Final thoughts and takeaways

Zurich’s Sechselaeuten tradition — in which the speed of a snowman’s fiery demise supposedly predicts the coming summer — is one of the most charming meteorological folklore traditions in Europe. And the data gives it… a surprising amount of credit.

The linear model shows a weak but directionally correct negative relationship between burn time and summer temperature. The binary prediction accuracy hovers around 50-60%, which is better than a coin flip but not exactly the basis for a weather forecasting career. The R-squared is low, confirming what we’d expect: a cotton effigy packed with fireworks is not a reliable thermometer.

But that’s not really the point. The Boeoegg is a communal celebration of the end of winter — a culture-wide expression of hope that the cold is behind them. Whether it “works” statistically is beside the point for Zurich.
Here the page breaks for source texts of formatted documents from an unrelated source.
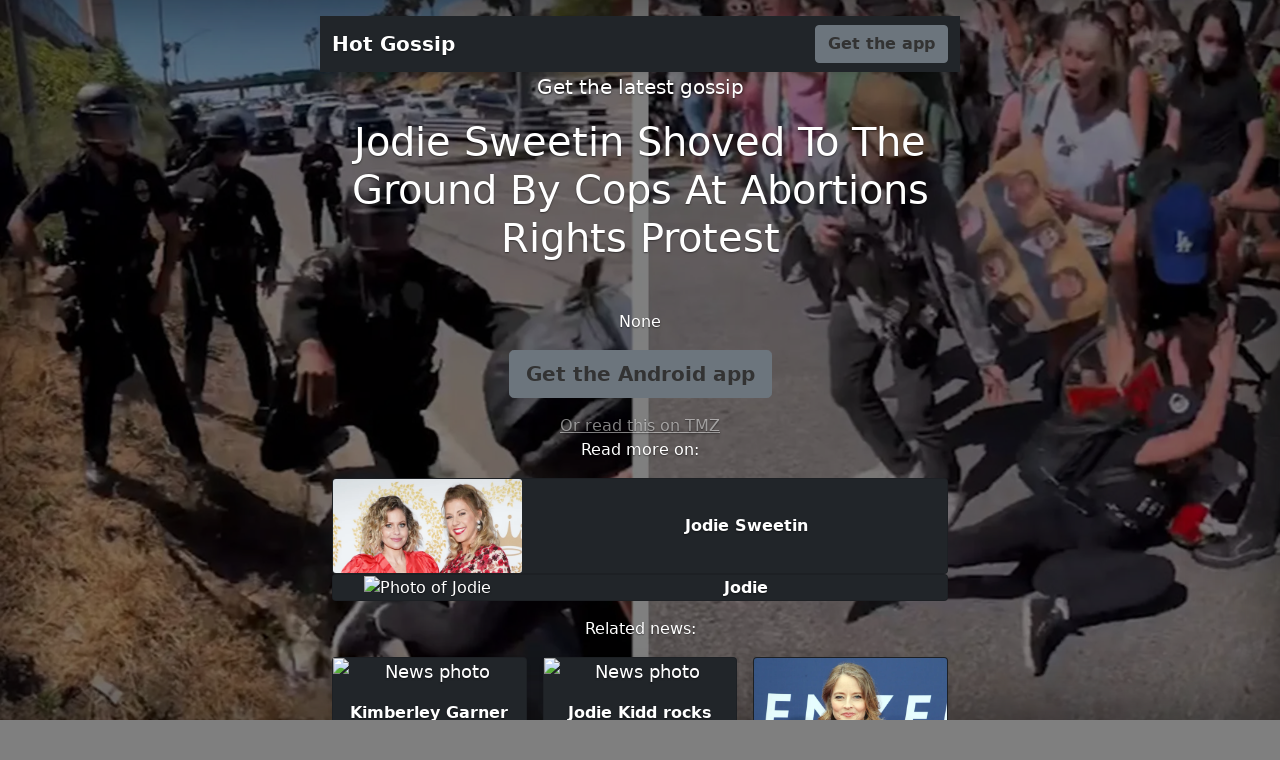

--- FILE ---
content_type: text/html; charset=utf-8
request_url: https://gossip.relevanpress.com/jodie-sweetin-shoved-to-the-ground-by-cops-at-abor--387699/
body_size: 2380
content:
<!doctype html><html lang="en" class="h-100"><head><meta charset="utf-8"><meta name="viewport" content="width=device-width,initial-scale=1"><title>Jodie Sweetin Shoved To The Ground By Cops At Abortions Rights Protest | Hot Gossip</title><meta name="description" content=""><meta property="og:title" content="Jodie Sweetin Shoved To The Ground By Cops At Abortions Rights Protest"><meta property="og:description" content=""><meta property="og:type" content="article"><meta property="og:url" content="http://gossip.relevanpress.com/jodie-sweetin-shoved-to-the-ground-by-cops-at-abor--387699/"><meta property="og:image" content="https://imagez.tmz.com/image/e5/1by1/2022/06/26/e5897d53ad1445e8a63dab300fb9fc79_xl.jpg"><meta property="og:site_name" content="Hot Gossip"><link href="https://cdn.jsdelivr.net/npm/bootstrap@5.0.0-beta3/dist/css/bootstrap.min.css" rel="stylesheet" integrity="sha384-eOJMYsd53ii+scO/bJGFsiCZc+5NDVN2yr8+0RDqr0Ql0h+rP48ckxlpbzKgwra6" crossorigin="anonymous"><meta name="theme-color" content="#FF5252"><style>.bd-placeholder-img{font-size:1.125rem;text-anchor:middle;-webkit-user-select:none;-moz-user-select:none;user-select:none}@media (min-width:768px){.bd-placeholder-img-lg{font-size:3.5rem}}.btn-secondary,.btn-secondary:focus,.btn-secondary:hover{color:#333;text-shadow:none}body{text-shadow:0 .05rem .1rem rgba(0,0,0,.5);box-shadow:inset 0 0 5rem rgba(0,0,0,.5)}.cover-container{max-width:42em}.nav-masthead .nav-link{padding:.25rem 0;font-weight:700;color:rgba(255,255,255,.5);background-color:transparent;border-bottom:.25rem solid transparent}.nav-masthead .nav-link:focus,.nav-masthead .nav-link:hover{border-bottom-color:rgba(255,255,255,.25)}.bg-style{background-color:rgba(0,0,0,.5);background-image:url("https://imagez.tmz.com/image/e5/1by1/2022/06/26/e5897d53ad1445e8a63dab300fb9fc79_xl.jpg");background-position:center;background-blend-mode:multiply;background-repeat:no-repeat;background-size:cover}.bg-button{background-color:{};}.nav-masthead .active{color:#fff;border-bottom-color:#fff}.navbar-fixed-top{top:0}.img-fit{object-fit:cover;width:100%;height:100%}.card-text{font-weight:700}</style></head><body class="d-flex h-100 text-center text-white bg-style"><div class="cover-container d-flex w-100 h-100 p-3 mx-auto flex-column"><header class="mb-auto"><div class="navbar navbar-dark bg-dark shadow-sm navbar-fixed-top"><div class="container"><a href="#" class="navbar-brand d-flex align-items-center"><strong>Hot Gossip</strong></a><a href="https://gossip.page.link/?link=https://www.tmz.com/2022/06/26/jodie-sweetin-shoved-ground-cops-abortion-rights-protest-roe-v-wade/?id=387699&amp;apn=com.saucy.hotgossip&amp;utm_source=landing&amp;utm_medium=website&amp;utm_campaign=landing-web&amp;ofl=https://play.google.com/store/apps/details?id=com.saucy.hotgossip" class="btn btn-secondary fw-bold bg-button">Get the app</a></div></div></header><main class="px-3"><p class="lead">Get the latest gossip</p><h1>Jodie Sweetin Shoved To The Ground By Cops At Abortions Rights Protest</h1><br><p></p><p>None</p><p class="lead"><a href="https://gossip.page.link/?link=https://www.tmz.com/2022/06/26/jodie-sweetin-shoved-ground-cops-abortion-rights-protest-roe-v-wade/?id=387699&amp;apn=com.saucy.hotgossip&amp;utm_source=landing&amp;utm_medium=website&amp;utm_campaign=landing-web&amp;ofl=https://play.google.com/store/apps/details?id=com.saucy.hotgossip" class="btn btn-lg btn-secondary fw-bold bg-button">Get the Android app</a></p><a href="https://www.tmz.com/2022/06/26/jodie-sweetin-shoved-ground-cops-abortion-rights-protest-roe-v-wade/" class="text-white-50">Or read this on TMZ</a></main><footer class="mt-auto text-white-50"></footer><div><p> Read more on:<div class="container"><div><div class="card bg-dark"><div class="row"><div class="col"><img src="https://cdn.justjared.com/wp-content/uploads/headlines/2023/08/jodie-disappointed.jpg" class="card-img img-fit" alt="Photo of Jodie Sweetin"></div><div class="col-8" style="align-self:center"><p class="card-text">Jodie Sweetin</p></div></div><a href="http://gossip.relevanpress.com/ent/jodie-sweetin--9192/" class="stretched-link"></a></div></div><div><div class="card bg-dark"><div class="row"><div class="col"><img src="https://i.dailymail.co.uk/1s/2021/06/15/23/44272451-0-image-m-5_1623797961532.jpg" class="card-img img-fit" alt="Photo of Jodie"></div><div class="col-8" style="align-self:center"><p class="card-text">Jodie</p></div></div><a href="http://gossip.relevanpress.com/ent/jodie--9223/" class="stretched-link"></a></div></div></div></p><p> Related news:<div class="container"><div class="row row-cols-1 row-cols-sm-2 row-cols-md-3 g-3"><div class="col"><div class="card shadow-sm bg-dark"><img alt="News photo" class="bd-placeholder-img card-img-top bg-app" style="object-fit:cover;width:100%;height:100%" src="https://i.dailymail.co.uk/1s/2022/06/26/18/59546371-0-image-m-84_1656263142378.jpg"><div class="card-body"><p class="card-text">Kimberley Garner looks chic in a white top and navy blazer while Jodie Kidd wows at Cartier event</p><a href="http://gossip.relevanpress.com/kimberley-garner-looks-chic-in-a-white-top-and-navy-blazer-while-jodie-kidd-wows-at-cartier-event--387673/" class="stretched-link"></a></div></div></div><div class="col"><div class="card shadow-sm bg-dark"><img alt="News photo" class="bd-placeholder-img card-img-top bg-app" style="object-fit:cover;width:100%;height:100%" src="https://i.dailymail.co.uk/1s/2022/06/26/18/59546359-0-image-a-127_1656263024374.jpg"><div class="card-body"><p class="card-text">Jodie Kidd rocks floral ensemble and cuddles up to fiancé Joseph Bates</p><a href="http://gossip.relevanpress.com/jodie-kidd-rocks-floral-ensemble-and-cuddles-up-to-fianc_-joseph-bates--387666/" class="stretched-link"></a></div></div></div><div class="col"><div class="card shadow-sm bg-dark"><img alt="News photo" class="bd-placeholder-img card-img-top bg-app" style="object-fit:cover;width:100%;height:100%" src="https://i0.wp.com/www.usmagazine.com/wp-content/uploads/2022/06/Everything-to-Know-About-Jodie-Fosters-True-Detective-Season-4-6.jpg?crop=0px%2C0px%2C2303px%2C1210px&amp;resize=1200%2C630&amp;ssl=1&amp;quality=86&amp;strip=all"><div class="card-body"><p class="card-text">Jodie Foster! &#x27;True Detective’ Season 4: Everything We Know</p><a href="http://gossip.relevanpress.com/jodie-foster_-_true-detective_-season-4_-everything-we-know--386342/" class="stretched-link"></a></div></div></div></div></div></p></div><div class="container-fluid"><div class="row"><div class="col-sm text-left"><a href="http://gossip.relevanpress.com/green-day_s-billie-joe-armstrong-says-he_s-_renoun--387698/">&laquo; Green Day’s Billie Joe Armstrong Says He’s “Renouncing” His Citizenship, Moving To UK</a></div> <div class="col-sm text-right"><a href="http://gossip.relevanpress.com/rose-leslie-cuts-a-casual-figure-with-kit-haringto--387700/">Rose Leslie cuts a casual figure with Kit Harington as they attend the final day of Glastonbury &raquo;</a></div></div></div></div></body></html>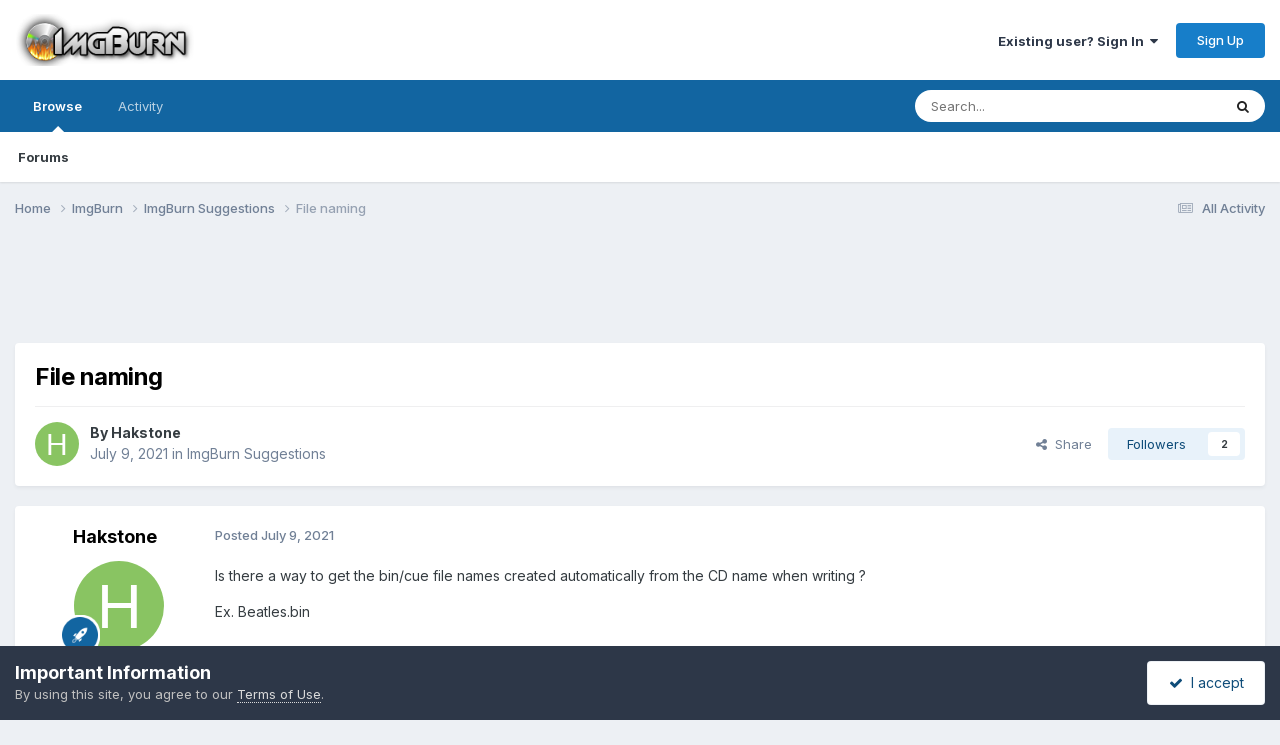

--- FILE ---
content_type: text/html; charset=utf-8
request_url: https://www.google.com/recaptcha/api2/aframe
body_size: 265
content:
<!DOCTYPE HTML><html><head><meta http-equiv="content-type" content="text/html; charset=UTF-8"></head><body><script nonce="QnqCr0RCatRwF_1P-go6nQ">/** Anti-fraud and anti-abuse applications only. See google.com/recaptcha */ try{var clients={'sodar':'https://pagead2.googlesyndication.com/pagead/sodar?'};window.addEventListener("message",function(a){try{if(a.source===window.parent){var b=JSON.parse(a.data);var c=clients[b['id']];if(c){var d=document.createElement('img');d.src=c+b['params']+'&rc='+(localStorage.getItem("rc::a")?sessionStorage.getItem("rc::b"):"");window.document.body.appendChild(d);sessionStorage.setItem("rc::e",parseInt(sessionStorage.getItem("rc::e")||0)+1);localStorage.setItem("rc::h",'1769496405056');}}}catch(b){}});window.parent.postMessage("_grecaptcha_ready", "*");}catch(b){}</script></body></html>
It works symbolically, and that’s enough.

Tip

If you ever visit Zurich in April, the Sechselaeuten festival happens on the third Monday of the month. The guilds march in medieval costume, the Boeoegg goes up in flames, and the entire city watches to see how long the head takes to explode. The shorter the burn, the better the summer — or so they say.